POLITICS & ELECTIONS
— More women registering to vote after Dobbs decision. The New York Times reports (link) that in the week after the Supreme Court overturned Roe v. Wade, “more than 70% of newly registered voters in Kansas were women, according to an analysis of the state’s registered voter list.” The NYT says “an unusually high level of new female registrants persisted all the way until the Kansas primary this month, when a strong Democratic turnout helped defeat a referendum that would have effectively ended abortion rights in the state.” This is the “most pronounced example of a broader increase in registration among women since the Dobbs decision, according to an Upshot analysis of 10 states with available voter registration data.” On average in the month after Dobbs, 55% “of newly registered voters in those states were women, according to the analysis, up from just under 50% before the decision was leaked in early May.”

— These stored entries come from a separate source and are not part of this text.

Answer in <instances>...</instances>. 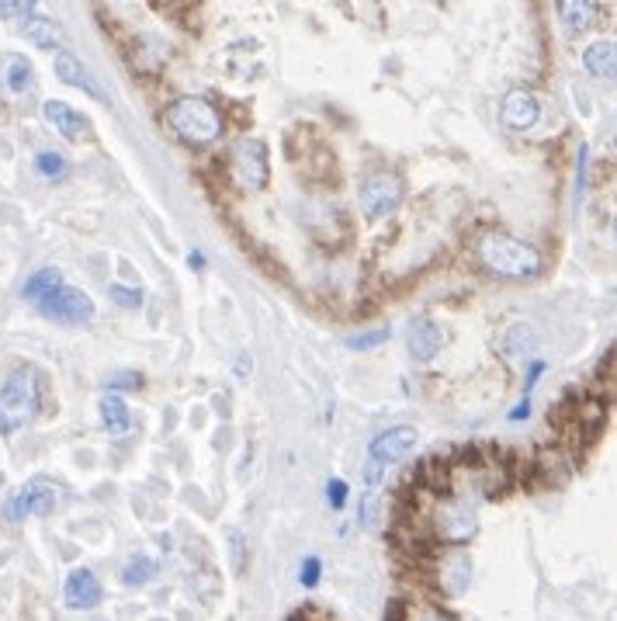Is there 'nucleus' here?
<instances>
[{
  "label": "nucleus",
  "instance_id": "4be33fe9",
  "mask_svg": "<svg viewBox=\"0 0 617 621\" xmlns=\"http://www.w3.org/2000/svg\"><path fill=\"white\" fill-rule=\"evenodd\" d=\"M56 285H63V275H59L56 268H42V271H35V275L28 278L25 288H21V295H25V299H32V302H39L42 295L52 292Z\"/></svg>",
  "mask_w": 617,
  "mask_h": 621
},
{
  "label": "nucleus",
  "instance_id": "39448f33",
  "mask_svg": "<svg viewBox=\"0 0 617 621\" xmlns=\"http://www.w3.org/2000/svg\"><path fill=\"white\" fill-rule=\"evenodd\" d=\"M39 313L46 316V320L77 327V323H87L94 316V302H91V295L80 292V288L56 285L52 292H46L39 299Z\"/></svg>",
  "mask_w": 617,
  "mask_h": 621
},
{
  "label": "nucleus",
  "instance_id": "9d476101",
  "mask_svg": "<svg viewBox=\"0 0 617 621\" xmlns=\"http://www.w3.org/2000/svg\"><path fill=\"white\" fill-rule=\"evenodd\" d=\"M538 118H541V105H538V98H534L531 91L517 87V91H510L507 98H503V105H500V122L507 125V129L527 132L534 122H538Z\"/></svg>",
  "mask_w": 617,
  "mask_h": 621
},
{
  "label": "nucleus",
  "instance_id": "c756f323",
  "mask_svg": "<svg viewBox=\"0 0 617 621\" xmlns=\"http://www.w3.org/2000/svg\"><path fill=\"white\" fill-rule=\"evenodd\" d=\"M108 386L111 389H139V386H143V379H139V375H132V372H125V375H115V379H108Z\"/></svg>",
  "mask_w": 617,
  "mask_h": 621
},
{
  "label": "nucleus",
  "instance_id": "7c9ffc66",
  "mask_svg": "<svg viewBox=\"0 0 617 621\" xmlns=\"http://www.w3.org/2000/svg\"><path fill=\"white\" fill-rule=\"evenodd\" d=\"M527 413H531V399H524V403H520V406H517V410H514V413H510V420H524V417H527Z\"/></svg>",
  "mask_w": 617,
  "mask_h": 621
},
{
  "label": "nucleus",
  "instance_id": "0eeeda50",
  "mask_svg": "<svg viewBox=\"0 0 617 621\" xmlns=\"http://www.w3.org/2000/svg\"><path fill=\"white\" fill-rule=\"evenodd\" d=\"M403 202V181L396 174H371L361 184V209L368 219H385Z\"/></svg>",
  "mask_w": 617,
  "mask_h": 621
},
{
  "label": "nucleus",
  "instance_id": "423d86ee",
  "mask_svg": "<svg viewBox=\"0 0 617 621\" xmlns=\"http://www.w3.org/2000/svg\"><path fill=\"white\" fill-rule=\"evenodd\" d=\"M229 174L243 188H264L267 184V146L260 139H240L229 150Z\"/></svg>",
  "mask_w": 617,
  "mask_h": 621
},
{
  "label": "nucleus",
  "instance_id": "ddd939ff",
  "mask_svg": "<svg viewBox=\"0 0 617 621\" xmlns=\"http://www.w3.org/2000/svg\"><path fill=\"white\" fill-rule=\"evenodd\" d=\"M437 583H441L444 597L465 594L468 583H472V559H468L462 549H451L448 556L441 559V569H437Z\"/></svg>",
  "mask_w": 617,
  "mask_h": 621
},
{
  "label": "nucleus",
  "instance_id": "6ab92c4d",
  "mask_svg": "<svg viewBox=\"0 0 617 621\" xmlns=\"http://www.w3.org/2000/svg\"><path fill=\"white\" fill-rule=\"evenodd\" d=\"M4 84H7V91H14V94H21V91H28L32 87V77H35V70H32V63H28L25 56H4Z\"/></svg>",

— Biden's job rating rises to 44%, highest in a year. After hitting a record low in July, President Joe Biden's job approval rating is up six percentage points to 44%, his highest in a year. While this uptick represents a significant improvement on the heels of several policy successes for Biden, he remains underwater overall, with 53% of Americans disapproving of his job performance. Link to details via Gallup.
— Biden told Democratic donors that the philosophy espoused by Trump supporters was “like semi-fascism” at a fundraiser Thursday night in Maryland. “It’s not just Trump — it’s the entire philosophy that underpins,” Trump’s wing of the Republican party, Biden said. “I’m going to say something: it’s like semi-fascism.” Meanwhile, Biden cast Republican congressional candidates as committed to “destroying America,” and said he had no respect for adherents of former President Donald Trump, as he kicked off his midterm campaign push with a rally in Maryland’s suburbs. “MAGA Republicans don’t have a clue about the power of women,” Biden said. “Let me tell you something, they are about to find out.” Biden touted a recent stretch of legislative achievements, and told voters they needed to turn out in this year’s elections to protect those policies.
OTHER ITEMS OF NOTE
— Cotton AWP rises again. The Adjusted World Price (AWP) for cotton rose to 104.48 cents per pound, effective today (Aug. 26), up from 101.90 cents per pound and the second straight week back above $1 per pound. Meanwhile, USDA said Special Import Quota #19 would be established Sept. 1 for the importation of 58,062 bales of Upland Cotton, applying to supplies purchased not later than Nov. 29 and entered into the U.S. not later than Feb. 27.
— The U.S. government must release a redacted version of the affidavit that led to the FBI’s Mar-a-Lago search by noon ET today, a judge ruled. The Justice Department submitted its proposed redactions early Thursday.